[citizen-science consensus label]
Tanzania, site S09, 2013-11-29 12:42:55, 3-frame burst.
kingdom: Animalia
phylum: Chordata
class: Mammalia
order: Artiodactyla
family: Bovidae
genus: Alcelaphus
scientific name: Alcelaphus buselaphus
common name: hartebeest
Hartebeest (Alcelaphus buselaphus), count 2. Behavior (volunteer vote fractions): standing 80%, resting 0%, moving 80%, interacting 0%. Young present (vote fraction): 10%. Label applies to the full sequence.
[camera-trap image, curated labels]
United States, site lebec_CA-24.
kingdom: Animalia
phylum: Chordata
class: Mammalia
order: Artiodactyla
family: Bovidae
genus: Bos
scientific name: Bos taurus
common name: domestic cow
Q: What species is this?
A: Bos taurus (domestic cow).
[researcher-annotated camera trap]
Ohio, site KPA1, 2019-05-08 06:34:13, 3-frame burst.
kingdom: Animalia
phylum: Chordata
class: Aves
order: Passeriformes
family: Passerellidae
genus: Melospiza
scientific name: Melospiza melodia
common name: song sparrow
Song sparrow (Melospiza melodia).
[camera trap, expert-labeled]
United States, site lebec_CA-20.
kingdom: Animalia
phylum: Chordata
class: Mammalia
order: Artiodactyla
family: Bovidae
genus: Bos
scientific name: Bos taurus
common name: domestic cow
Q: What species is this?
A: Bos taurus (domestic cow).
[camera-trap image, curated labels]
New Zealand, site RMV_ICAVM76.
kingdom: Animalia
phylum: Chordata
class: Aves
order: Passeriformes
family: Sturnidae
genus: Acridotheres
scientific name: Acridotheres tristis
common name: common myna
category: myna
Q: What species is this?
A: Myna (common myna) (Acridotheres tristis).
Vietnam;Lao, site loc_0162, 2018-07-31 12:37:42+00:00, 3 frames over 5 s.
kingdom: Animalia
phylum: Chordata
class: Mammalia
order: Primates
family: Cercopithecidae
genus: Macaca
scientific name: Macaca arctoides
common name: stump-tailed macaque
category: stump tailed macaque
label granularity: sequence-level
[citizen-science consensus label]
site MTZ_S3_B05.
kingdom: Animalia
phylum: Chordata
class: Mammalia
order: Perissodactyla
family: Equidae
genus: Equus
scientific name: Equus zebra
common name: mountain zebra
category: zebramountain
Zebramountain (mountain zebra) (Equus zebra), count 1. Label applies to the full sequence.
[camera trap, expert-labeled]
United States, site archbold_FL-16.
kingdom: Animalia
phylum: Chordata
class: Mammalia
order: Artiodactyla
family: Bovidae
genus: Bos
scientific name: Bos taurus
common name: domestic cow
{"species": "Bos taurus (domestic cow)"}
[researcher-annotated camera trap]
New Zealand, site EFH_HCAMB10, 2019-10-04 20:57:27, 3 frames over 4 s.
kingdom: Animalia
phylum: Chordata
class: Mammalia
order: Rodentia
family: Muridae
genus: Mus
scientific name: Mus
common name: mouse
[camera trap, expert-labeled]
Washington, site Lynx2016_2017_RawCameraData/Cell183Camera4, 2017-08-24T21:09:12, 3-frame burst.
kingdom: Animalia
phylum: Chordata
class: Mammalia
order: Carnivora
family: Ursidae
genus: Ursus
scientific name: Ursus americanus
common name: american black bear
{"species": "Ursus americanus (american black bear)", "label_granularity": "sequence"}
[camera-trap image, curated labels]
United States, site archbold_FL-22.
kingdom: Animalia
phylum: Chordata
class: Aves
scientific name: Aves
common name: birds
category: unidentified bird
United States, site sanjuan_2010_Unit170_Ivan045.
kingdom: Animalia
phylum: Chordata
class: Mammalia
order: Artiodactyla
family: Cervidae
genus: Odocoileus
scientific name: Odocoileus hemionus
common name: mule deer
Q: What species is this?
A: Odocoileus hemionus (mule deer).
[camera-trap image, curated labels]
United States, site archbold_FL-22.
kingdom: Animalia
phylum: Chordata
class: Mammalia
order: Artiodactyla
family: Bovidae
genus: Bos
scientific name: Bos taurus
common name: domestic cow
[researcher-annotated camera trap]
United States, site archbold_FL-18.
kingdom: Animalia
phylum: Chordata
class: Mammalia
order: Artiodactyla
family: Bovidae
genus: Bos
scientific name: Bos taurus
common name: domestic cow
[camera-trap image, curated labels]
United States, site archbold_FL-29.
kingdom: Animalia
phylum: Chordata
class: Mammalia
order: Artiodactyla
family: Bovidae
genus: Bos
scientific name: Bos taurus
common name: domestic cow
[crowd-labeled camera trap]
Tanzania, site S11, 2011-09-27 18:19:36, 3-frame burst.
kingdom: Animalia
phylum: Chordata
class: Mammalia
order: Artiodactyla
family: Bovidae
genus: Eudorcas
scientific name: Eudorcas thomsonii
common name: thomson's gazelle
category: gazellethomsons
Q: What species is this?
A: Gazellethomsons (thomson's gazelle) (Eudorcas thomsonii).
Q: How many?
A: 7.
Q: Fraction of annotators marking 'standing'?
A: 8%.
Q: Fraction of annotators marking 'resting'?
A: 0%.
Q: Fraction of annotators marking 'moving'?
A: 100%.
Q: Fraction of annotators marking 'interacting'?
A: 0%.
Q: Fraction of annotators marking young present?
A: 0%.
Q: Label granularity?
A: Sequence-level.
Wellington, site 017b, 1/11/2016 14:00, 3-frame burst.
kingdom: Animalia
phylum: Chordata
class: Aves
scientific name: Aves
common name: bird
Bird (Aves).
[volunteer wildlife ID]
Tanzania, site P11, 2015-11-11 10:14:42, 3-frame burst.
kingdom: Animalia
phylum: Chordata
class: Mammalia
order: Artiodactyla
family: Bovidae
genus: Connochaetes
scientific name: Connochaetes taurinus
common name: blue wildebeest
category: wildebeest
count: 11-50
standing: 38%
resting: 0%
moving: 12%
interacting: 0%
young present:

= = =

Work task: Exactly as they appear, restate all of the entries.

Finished task:
[citizen-science consensus label]
Tanzania, site S09, 2013-11-29 12:42:55, 3-frame burst.
kingdom: Animalia
phylum: Chordata
class: Mammalia
order: Artiodactyla
family: Bovidae
genus: Alcelaphus
scientific name: Alcelaphus buselaphus
common name: hartebeest
Hartebeest (Alcelaphus buselaphus), count 2. Behavior (volunteer vote fractions): standing 80%, resting 0%, moving 80%, interacting 0%. Young present (vote fraction): 10%. Label applies to the full sequence.
[camera-trap image, curated labels]
United States, site lebec_CA-24.
kingdom: Animalia
phylum: Chordata
class: Mammalia
order: Artiodactyla
family: Bovidae
genus: Bos
scientific name: Bos taurus
common name: domestic cow
Q: What species is this?
A: Bos taurus (domestic cow).
[researcher-annotated camera trap]
Ohio, site KPA1, 2019-05-08 06:34:13, 3-frame burst.
kingdom: Animalia
phylum: Chordata
class: Aves
order: Passeriformes
family: Passerellidae
genus: Melospiza
scientific name: Melospiza melodia
common name: song sparrow
Song sparrow (Melospiza melodia).
[camera trap, expert-labeled]
United States, site lebec_CA-20.
kingdom: Animalia
phylum: Chordata
class: Mammalia
order: Artiodactyla
family: Bovidae
genus: Bos
scientific name: Bos taurus
common name: domestic cow
Q: What species is this?
A: Bos taurus (domestic cow).
[camera-trap image, curated labels]
New Zealand, site RMV_ICAVM76.
kingdom: Animalia
phylum: Chordata
class: Aves
order: Passeriformes
family: Sturnidae
genus: Acridotheres
scientific name: Acridotheres tristis
common name: common myna
category: myna
Q: What species is this?
A: Myna (common myna) (Acridotheres tristis).
Vietnam;Lao, site loc_0162, 2018-07-31 12:37:42+00:00, 3 frames over 5 s.
kingdom: Animalia
phylum: Chordata
class: Mammalia
order: Primates
family: Cercopithecidae
genus: Macaca
scientific name: Macaca arctoides
common name: stump-tailed macaque
category: stump tailed macaque
label granularity: sequence-level
[citizen-science consensus label]
site MTZ_S3_B05.
kingdom: Animalia
phylum: Chordata
class: Mammalia
order: Perissodactyla
family: Equidae
genus: Equus
scientific name: Equus zebra
common name: mountain zebra
category: zebramountain
Zebramountain (mountain zebra) (Equus zebra), count 1. Label applies to the full sequence.
[camera trap, expert-labeled]
United States, site archbold_FL-16.
kingdom: Animalia
phylum: Chordata
class: Mammalia
order: Artiodactyla
family: Bovidae
genus: Bos
scientific name: Bos taurus
common name: domestic cow
{"species": "Bos taurus (domestic cow)"}
[researcher-annotated camera trap]
New Zealand, site EFH_HCAMB10, 2019-10-04 20:57:27, 3 frames over 4 s.
kingdom: Animalia
phylum: Chordata
class: Mammalia
order: Rodentia
family: Muridae
genus: Mus
scientific name: Mus
common name: mouse
[camera trap, expert-labeled]
Washington, site Lynx2016_2017_RawCameraData/Cell183Camera4, 2017-08-24T21:09:12, 3-frame burst.
kingdom: Animalia
phylum: Chordata
class: Mammalia
order: Carnivora
family: Ursidae
genus: Ursus
scientific name: Ursus americanus
common name: american black bear
{"species": "Ursus americanus (american black bear)", "label_granularity": "sequence"}
[camera-trap image, curated labels]
United States, site archbold_FL-22.
kingdom: Animalia
phylum: Chordata
class: Aves
scientific name: Aves
common name: birds
category: unidentified bird
United States, site sanjuan_2010_Unit170_Ivan045.
kingdom: Animalia
phylum: Chordata
class: Mammalia
order: Artiodactyla
family: Cervidae
genus: Odocoileus
scientific name: Odocoileus hemionus
common name: mule deer
Q: What species is this?
A: Odocoileus hemionus (mule deer).
[camera-trap image, curated labels]
United States, site archbold_FL-22.
kingdom: Animalia
phylum: Chordata
class: Mammalia
order: Artiodactyla
family: Bovidae
genus: Bos
scientific name: Bos taurus
common name: domestic cow
[researcher-annotated camera trap]
United States, site archbold_FL-18.
kingdom: Animalia
phylum: Chordata
class: Mammalia
order: Artiodactyla
family: Bovidae
genus: Bos
scientific name: Bos taurus
common name: domestic cow
[camera-trap image, curated labels]
United States, site archbold_FL-29.
kingdom: Animalia
phylum: Chordata
class: Mammalia
order: Artiodactyla
family: Bovidae
genus: Bos
scientific name: Bos taurus
common name: domestic cow
[crowd-labeled camera trap]
Tanzania, site S11, 2011-09-27 18:19:36, 3-frame burst.
kingdom: Animalia
phylum: Chordata
class: Mammalia
order: Artiodactyla
family: Bovidae
genus: Eudorcas
scientific name: Eudorcas thomsonii
common name: thomson's gazelle
category: gazellethomsons
Q: What species is this?
A: Gazellethomsons (thomson's gazelle) (Eudorcas thomsonii).
Q: How many?
A: 7.
Q: Fraction of annotators marking 'standing'?
A: 8%.
Q: Fraction of annotators marking 'resting'?
A: 0%.
Q: Fraction of annotators marking 'moving'?
A: 100%.
Q: Fraction of annotators marking 'interacting'?
A: 0%.
Q: Fraction of annotators marking young present?
A: 0%.
Q: Label granularity?
A: Sequence-level.
Wellington, site 017b, 1/11/2016 14:00, 3-frame burst.
kingdom: Animalia
phylum: Chordata
class: Aves
scientific name: Aves
common name: bird
Bird (Aves).
[volunteer wildlife ID]
Tanzania, site P11, 2015-11-11 10:14:42, 3-frame burst.
kingdom: Animalia
phylum: Chordata
class: Mammalia
order: Artiodactyla
family: Bovidae
genus: Connochaetes
scientific name: Connochaetes taurinus
common name: blue wildebeest
category: wildebeest
count: 11-50
standing: 38%
resting: 0%
moving: 12%
interacting: 0%
young present:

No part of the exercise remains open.